Lo sottolinea anche l’Osservatorio Artificial Intelligence del PoliMi, che ha rilevato come le aziende italiane stiano già rivedendo le proprie strategie di acquisizione: non basta più la SEO tradizionale, occorre rendere i contenuti leggibili e utilizzabili dai modelli generativi.

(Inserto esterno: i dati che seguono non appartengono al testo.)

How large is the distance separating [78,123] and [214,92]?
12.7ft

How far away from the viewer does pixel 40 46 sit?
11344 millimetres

È qui che entra in gioco la Answer Engine Optimization (AEO): testi chiari, strutturati, con dati verificabili, pensati per diventare direttamente parte della risposta fornita da un assistente AI. In altre parole, non basta più essere “primi su Google”: serve essere integrati nella risposta che l’utente legge senza cliccare.
La sfida dell’AEO
Se la SEO ha guidato vent’anni di visibilità online, l’obiettivo dell’AEO non è più scalare la SERP (Search Engine Results Page), ma diventare la risposta.

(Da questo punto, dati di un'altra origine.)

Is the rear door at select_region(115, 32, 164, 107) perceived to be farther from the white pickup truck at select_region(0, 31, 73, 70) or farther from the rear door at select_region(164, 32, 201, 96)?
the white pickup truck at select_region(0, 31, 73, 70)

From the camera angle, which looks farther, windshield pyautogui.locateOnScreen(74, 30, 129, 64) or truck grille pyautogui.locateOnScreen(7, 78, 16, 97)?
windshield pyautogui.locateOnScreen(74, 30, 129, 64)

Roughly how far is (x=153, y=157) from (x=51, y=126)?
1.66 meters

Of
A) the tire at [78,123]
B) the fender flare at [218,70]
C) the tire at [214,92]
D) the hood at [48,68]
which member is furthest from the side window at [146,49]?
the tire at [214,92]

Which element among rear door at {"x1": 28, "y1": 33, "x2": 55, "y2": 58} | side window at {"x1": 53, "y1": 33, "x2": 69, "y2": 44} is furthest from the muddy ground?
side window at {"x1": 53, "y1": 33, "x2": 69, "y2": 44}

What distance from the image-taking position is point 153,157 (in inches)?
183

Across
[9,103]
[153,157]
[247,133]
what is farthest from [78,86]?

Tradotto in pratica significa:
- strutturare testi che rispondano direttamente alle domande frequenti,
- usare titoli, sottotitoli e FAQ per favorire l’estrazione automatica,
- inserire dati, grafici e fonti verificabili,
- curare la formattazione (elenchi, schemi, tabelle) in modo che siano leggibili anche per un modello linguistico.
Chi saprà adattarsi a questa logica potrà mantenere visibilità anche in un contesto in cui l’utente non clicca più sui link, ma si ferma alla risposta AI.
L’AI cambierà per sempre l’informazione generalista
Le ricerche locali, gli eventi in tempo reale, i contenuti multimediali manterranno ancora una dimensione “cliccabile”. Ma per l’informazione generalista, le guide, i contenuti di servizio, il futuro è già arrivato: la ricerca online è diventata un dialogo con un assistente, non più un elenco di link, una trasformazione che mette in gioco non solo il destino di singole testate o portali, ma il pluralismo stesso dell’informazione.